- [Document passage]
Research, Pedagogy, and Discovery Group Project
- Overview
- [Project 1] Reading Data Science and Social Science Literature
- [Project 2] Exploratory Data Analysis
- [Project 3] Exploratory Data Analysis, Python
- [Presentation] Final Presentation
Overview
This summer seminar provide scholars an opportunity to explore independent projects early in their data scientist career. Scholars will build pedagogically and socially motivated curricula for a new introductory computing course centered around data and science.
Unlike a traditional open-ended research project, students will understand, explore, and reproduce existing contexts and findings of particular datasets; through reproducibility, students will build research skills and bridge interdisciplinary fields of study.
Components
There are several components to this seminar:
Scholars Lecture series on how to read semi-technical data science articles, consider ethical and social implications when studying a dataset, and do exploratory data analysis.
Group Lab/group work series where students build small pieces of curricula, including how to write a discussion question and write a lab question.
Project Project series-based exploration of parts 1 and 2 in teams of 3-4 Tuskegee students + one Berkeley Data 6/Data 8 UGSI. Each group will focus on one social context.
Scholars Lecture series Thriving in STEM (run by SEED Scholars Summer Rising Program).
Learning Goals and Workload
After this seminar, scholars will have exposure to the following:
- How to read data science articles
- How to consider ethical and social implications when studying a dataset
- How to do Exploratory Data Analysis
- How to write a discussion question
- How to write a lab question
We expect there to be little commitment outside of the scheduled 4 group work hours + 4-6 scholars-only hours.
[Project 1] Reading Data Science and Social Science Literature
Due: Friday July 8, end of seminar (tentatively)
Expected Work Time: (Updated 7/1) During seminar on Tuesday and Friday.

- [Required task A]
Copy the records word for word, starting at the line containing "As shown in" and ending at the end of the records. Leave the pictures out of your copy.

(Scene question records)

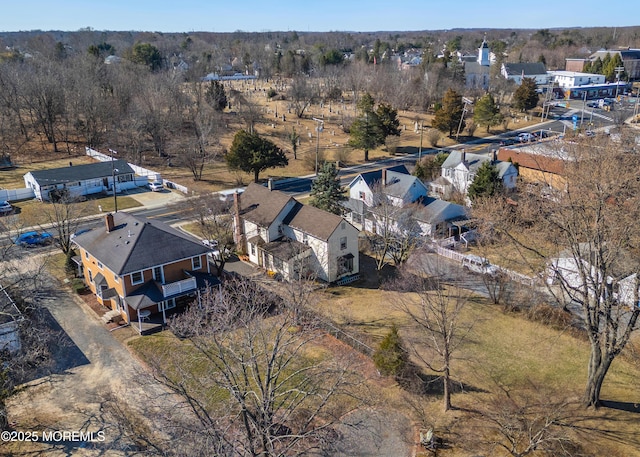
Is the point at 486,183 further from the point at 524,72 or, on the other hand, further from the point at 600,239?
the point at 524,72

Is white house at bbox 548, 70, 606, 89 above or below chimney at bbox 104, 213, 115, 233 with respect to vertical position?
above

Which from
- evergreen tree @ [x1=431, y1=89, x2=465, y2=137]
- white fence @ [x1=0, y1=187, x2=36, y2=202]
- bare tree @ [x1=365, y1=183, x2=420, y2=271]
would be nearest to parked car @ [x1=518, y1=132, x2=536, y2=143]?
evergreen tree @ [x1=431, y1=89, x2=465, y2=137]

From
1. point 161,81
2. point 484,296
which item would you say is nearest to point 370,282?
point 484,296

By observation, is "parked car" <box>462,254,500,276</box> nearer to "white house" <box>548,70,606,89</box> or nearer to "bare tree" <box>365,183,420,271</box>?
"bare tree" <box>365,183,420,271</box>

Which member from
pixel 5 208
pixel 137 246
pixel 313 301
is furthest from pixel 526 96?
pixel 137 246

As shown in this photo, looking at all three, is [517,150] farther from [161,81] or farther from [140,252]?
[161,81]

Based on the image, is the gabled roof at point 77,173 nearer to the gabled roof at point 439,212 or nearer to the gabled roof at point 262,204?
the gabled roof at point 262,204
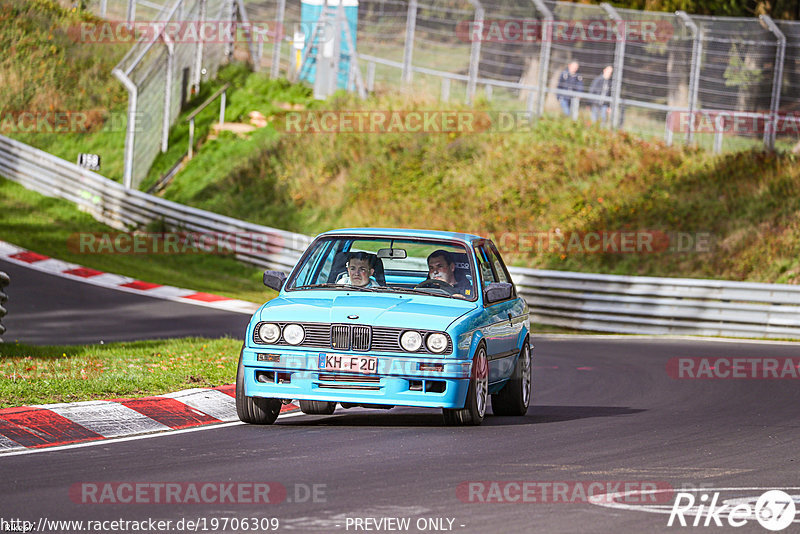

- [Required task B]
Pick up the page about the summer data science seminar where it stops, and carry it forward.

- [Task result A]
As shown in this photo, looking at all three, is [517,150] farther from [161,81] or farther from [140,252]?
[161,81]

Based on the image, is the gabled roof at point 77,173 nearer to the gabled roof at point 439,212 or nearer to the gabled roof at point 262,204?
the gabled roof at point 262,204

- [Task result B]
- Tuesday 6/28: Get through half of topic readings and pedagogy readings.
- Friday 7/1: Build Google Slides (up through lesson plan) and share on Slack.
- Tuesday 7/5: Work through lesson plan and finish slides.
- Friday 7/8: Deliver presentations and submit Google Slides.
Topic Assignments: Group Assignments
Required Readings
Topic-based: https://tinyurl.com/rpd-project-list
Pedagogy-based:
- Tools for Teaching, (p. 97-p.101, PDF 115-119). Read up to and including “Starting a Discussion.”
- How to Write Learning Outcomes https://teaching.berkeley.edu/resources/design/course-level-learning-goalsoutcomes
- (Optional) Deborah Nolan and Sara Stoudt. Communicating with Data: The Art of Writing for Data Science. 2001. (log in with UC Berkeley library proxy)
Deliverable: Google Slides and Presentation
Your Google Slide deck should have at least the following (max 15 slides):
- Slide: History of the topic
- Slide: Current public opinion
- Slide: Research example
- Slide: Bio of a prominent researcher in the field at the intersection of society and data science
- Slide: Lesson plan for discussion activity
Presentation: Updated Fri 7/1: You will present these slides to the other groups on Friday, July 8. The presentation should be 10 minutes, and every group member should present. These slides will not be presented anywhere! The slides format is just to organize your thoughts. Feel free to add slides as necessary.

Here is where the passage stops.